Régine Chopinot, A La Rochelle, il n’y a pas que des pucelles © Archives du Centre national de la danse, Fonds Régine Chopinot

A La Rochelle, il n’y a pas que des pucelles (1986), pièce foutraque et programatique, signe l’arrivée de la bande à Chopinot au pied des tours du port rochelais. On trouve Herman Diéphuis, Michèle Prélonge, Rita Quaglia, Monet Robier (la fille de Rosella Hightower), Fred Werlé. Une brochette de ce qui se fait de mieux sur les plateaux de la danse du moment. Avant eux, il y avait Véronique Ros de la Grange qui connaîtra une carrière de chorégraphe discrète mais importante, Philippe Decouflé (dont les accointances artistiques avec Chopinot ne sont peut-être pas suffisamment soulignés), Frédéric Lescure. Chopinot a aussi été un vivier de danseurs et de futurs chorégraphes. Ce rôle, là aussi, complète celui de Dominique Bagouet. Si la gestuelle de Chopinot, plus exubérante, plus débridée, ne possède pas le raffinement subtil qui fait le prix des dernières pièces de Bagouet, son univers visuel décapant, les idées jouant du kitch et d’une esthétique très « années 1980 », revendiquant une androgynie pleine de sensualité, un fort penchant pour le cinéma et la bande-dessiné, son sens de la provocation drôlatique, constituent autant de marqueurs stylistiques de l’époque.

Régine Chopinot, Ana © Archives du Centre national de la danse, Fonds Régine Chopinot

Le CCN permet l’ambition. Les pièces deviennent spectaculaires, comme Ana (1990), gigantesque partie d’échec sur plateau oscillant que le public peut voir du dessous ! Christian Tamet se consacre uniquement au TCD à partir de 1988, Année de la Danse, et Michel Sala prend en charge l’administration. Il va emmener le CCN jusqu’à l’aventure du Ballet Atlantique, en 1993, « évolution du Centre Chorégraphique Poitou-Charente vers une compagnie de répertoire prenant pour modèle et pour objectif la qualité de la danse et de la création » (Dossier de presse du Festival d’Automne 1993).

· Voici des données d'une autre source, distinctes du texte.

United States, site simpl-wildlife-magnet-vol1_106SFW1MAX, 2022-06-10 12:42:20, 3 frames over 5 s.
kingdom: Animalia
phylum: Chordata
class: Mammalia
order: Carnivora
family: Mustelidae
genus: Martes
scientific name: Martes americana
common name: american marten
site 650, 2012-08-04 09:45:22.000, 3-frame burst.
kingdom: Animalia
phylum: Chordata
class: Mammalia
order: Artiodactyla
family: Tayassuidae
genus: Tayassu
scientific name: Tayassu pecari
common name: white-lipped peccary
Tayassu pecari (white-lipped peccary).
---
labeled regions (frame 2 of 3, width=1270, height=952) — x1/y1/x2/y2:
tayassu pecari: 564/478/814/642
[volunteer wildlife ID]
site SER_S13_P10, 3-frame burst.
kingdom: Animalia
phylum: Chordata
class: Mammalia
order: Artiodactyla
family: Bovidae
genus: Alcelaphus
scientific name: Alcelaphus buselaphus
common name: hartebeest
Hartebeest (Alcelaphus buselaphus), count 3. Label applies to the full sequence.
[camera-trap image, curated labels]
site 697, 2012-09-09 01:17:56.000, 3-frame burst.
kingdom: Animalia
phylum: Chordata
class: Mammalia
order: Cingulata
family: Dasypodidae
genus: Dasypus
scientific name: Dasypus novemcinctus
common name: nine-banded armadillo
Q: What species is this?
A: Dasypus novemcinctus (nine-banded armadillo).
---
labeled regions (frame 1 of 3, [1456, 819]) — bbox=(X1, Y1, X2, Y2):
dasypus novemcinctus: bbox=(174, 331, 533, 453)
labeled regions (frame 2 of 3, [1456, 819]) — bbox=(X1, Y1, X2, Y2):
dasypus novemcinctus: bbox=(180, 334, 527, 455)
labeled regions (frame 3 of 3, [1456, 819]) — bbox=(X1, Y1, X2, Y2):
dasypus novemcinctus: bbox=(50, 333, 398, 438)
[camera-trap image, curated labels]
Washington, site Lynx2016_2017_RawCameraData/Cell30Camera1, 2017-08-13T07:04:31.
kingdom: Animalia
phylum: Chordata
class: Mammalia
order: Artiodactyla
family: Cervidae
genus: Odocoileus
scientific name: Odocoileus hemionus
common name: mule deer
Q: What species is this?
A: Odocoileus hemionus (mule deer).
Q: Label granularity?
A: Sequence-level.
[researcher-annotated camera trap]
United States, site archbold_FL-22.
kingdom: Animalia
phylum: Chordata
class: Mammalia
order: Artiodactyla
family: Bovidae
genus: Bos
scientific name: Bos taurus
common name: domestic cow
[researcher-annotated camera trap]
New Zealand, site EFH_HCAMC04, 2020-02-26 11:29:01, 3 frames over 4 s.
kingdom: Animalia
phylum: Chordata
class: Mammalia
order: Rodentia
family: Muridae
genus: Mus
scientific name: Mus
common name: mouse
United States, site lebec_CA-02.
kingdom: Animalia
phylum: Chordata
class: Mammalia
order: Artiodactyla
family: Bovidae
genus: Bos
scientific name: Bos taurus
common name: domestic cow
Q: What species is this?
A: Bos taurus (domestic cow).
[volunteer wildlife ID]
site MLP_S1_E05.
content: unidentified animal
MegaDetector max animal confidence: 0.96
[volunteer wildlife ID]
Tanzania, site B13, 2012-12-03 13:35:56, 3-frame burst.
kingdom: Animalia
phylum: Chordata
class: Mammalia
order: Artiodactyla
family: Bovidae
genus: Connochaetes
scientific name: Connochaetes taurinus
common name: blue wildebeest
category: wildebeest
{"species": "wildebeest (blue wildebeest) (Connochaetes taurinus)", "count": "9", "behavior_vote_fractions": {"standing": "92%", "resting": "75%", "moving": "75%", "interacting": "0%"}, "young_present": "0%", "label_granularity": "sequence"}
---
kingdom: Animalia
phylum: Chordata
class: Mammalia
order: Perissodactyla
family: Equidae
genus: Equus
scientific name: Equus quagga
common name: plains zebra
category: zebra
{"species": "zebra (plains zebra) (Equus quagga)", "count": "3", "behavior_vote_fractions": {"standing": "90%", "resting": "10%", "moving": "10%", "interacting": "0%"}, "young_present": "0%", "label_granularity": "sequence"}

Jusque dans cette expérience d’institutionnalisation qui s’avèrera une impasse et qu’elle partage avec d’autres chorégraphes de sa génération, comme les grandes pièces de Gallotta (qualifiées par leur auteur de DTM -Danse, Théâtre, Musique- et qui sont quasi contemporain de la prise de direction de la Maison de la Culture de Grenoble en 1986), Chopinot est révélatrice de cette génération Bagnolet dont elle a été une animatrice essentielle.

KOK de Régine Chopinot Photos Laurent Philippe

Suivre cette épopée-Chopinot éclaire singulièrement l’interview qu’accorde Jean-Paul Montanari à Fabienne Arvers dans le journal Libération du 14 avril 1993. Celui qui était déjà l’indiscutable patron du festival de Montpellier affirmait à la fin d'une des réponses: "C'est aussi une histoire de génération : Patrick Dupond, Brigitte Lefèvre, Jean-Claude Gallotta et Régine Chopinot partagent la même galère (...)."

Car comme toute génération, celle-ci a dû se reconnaître comme telle, avant de s’imposer à travers des comportement et des admirations. Mais l’anticipation ne doit pas nous emporter.